Emmaüs France et le Secours Catholique viennent de formuler 25 recommandations pour sortir du cercle vicieux prison-pauvreté. Il y a de quoi faire. En effet, les résultats d’une enquête pilotée par les 2 structures mettent en évidence l’existence d’un cercle vicieux de pauvreté-incarcération. Il résulte en grande partie d’un impensé des politiques pénales passées et actuelles. Le premier constat accablant réside dans la surreprésentation des pauvres parmi les personnes détenues.
La synthèse de ce rapport permet de mieux comprendre les 25 recommandations suivantes qui sont argumentées :
- Récolter annuellement des données statistiques exhaustives relatives aux pauvretés vécues avant, pendant et après la détention
- Développer massivement les alternatives à l’emprisonnement
- Refondre en profondeur la procédure de comparution immédiate
- Développer de façon importante l’offre de postes de travail
- Approcher la rémunération minimale de celle de l’extérieur à tâche équivalente
- Garantir une meilleure protection sociale des travailleurs
- Permettre un accès égal des femmes au travail, à la formation et aux activités socio-culturelles
- Inscrire l’exécution de la peine dans un modèle de transition écologique
- La formation doit être qualifiante, correspondre aux offres d’emploi à l’extérieur et être rémunérée
- Les permissions de sortir en vue de l’immersion en milieu professionnel doivent être favorisées
- La dotation mensuelle aux personnes objectivement repérées comme étant les plus pauvres doit être portée à 50 euros
- Un mécanisme de contrôle de l’approvisionnement des stocks d’aides en nature doit être mis en place
- Une refonte du système des cantines est nécessaire
- La traduction en plusieurs langues de l’ensemble des documents relatifs à la détention doit être systématique, de même que le recours à de l’interprétariat professionnel
- Garantir l’accès des personnes étrangères à leurs droits en matière de séjour
- Diminuer le prix du téléphone et garantir une dotation minimale afin que les plus démunis puissent communiquer avec leurs proches
- Instaurer, sous conditions de ressources, la mise en place d’une aide forfaitaire pour le trajet et l’hébergement des proches venant en visite
- Développer la qualité des parloirs et le nombre d’unités de vie familiale
- Garantir un accès au numérique encadré en détention
- Créer un statut d’intervenant associatif dédié
- Renforcer les mécanismes d’accès aux droits en détention
- Préparer la réinsertion sociale des personnes à la sortie de détention en mobilisant un accompagnement social global tout au long de la peine, afin de lutter contre les ruptures de parcours
- Développer les aménagements de peine et peines exécutées en milieu ouvert
- Coordonner les interventions des différents acteurs intervenant auprès des personnes placées sous main de justice
- Améliorer la prise en compte des besoins des personnes placées sous main de justice en intégrant les SPIP dans les différentes instances d’élaboration des politiques publiques de lutte contre l’exclusion
Ces propositions ont peu de chances d’aboutir quand on connait l’opinion des Français sur ce sujet. Dans une étude publiée en septembre 2019 par le ministère de la Justice, on apprend sans surprise que nombreux sont ceux ont des représentations influencées par les discours médiatiques et les prises de positions politiques.
____________
_CONSIGNES_
1. D'après le texte sur le cercle prison-pauvreté, pourquoi les 25 propositions ont-elles peu de chances d'aboutir ? Répondez en une à trois phrases.
2. Répondez aux questions suivantes à partir du texte sur le cercle prison-pauvreté.
(a) Quelles structures ont formulé les 25 recommandations ?
(b) À quel montant la dotation mensuelle des personnes repérées comme les plus pauvres doit-elle être portée ?
(c) Quel ministère a publié l'étude de septembre 2019 ?

_EXTRAIT DES DONNÉES_
____________
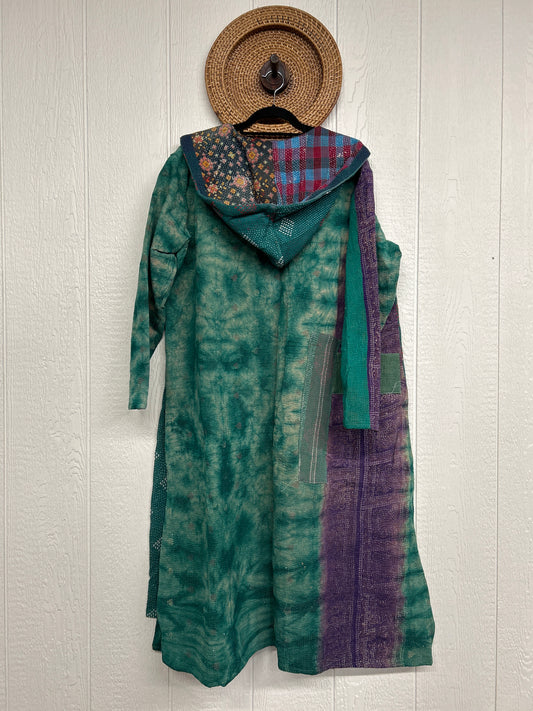 Fine Kantha Rising Sun Coat 1125 161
____________
_CORRIGÉ PAR TÂCHE_
1. Elles ont peu de chances d'aboutir en raison de l'opinion des Français sur ce sujet. Une étude publiée en septembre 2019 par le ministère de la Justice montre que beaucoup d'entre eux ont des représentations influencées par les discours médiatiques et les prises de position politiques.

2.
(a) Emmaüs France et le Secours Catholique.
(b) 50 euros.
(c) Le ministère de la Justice.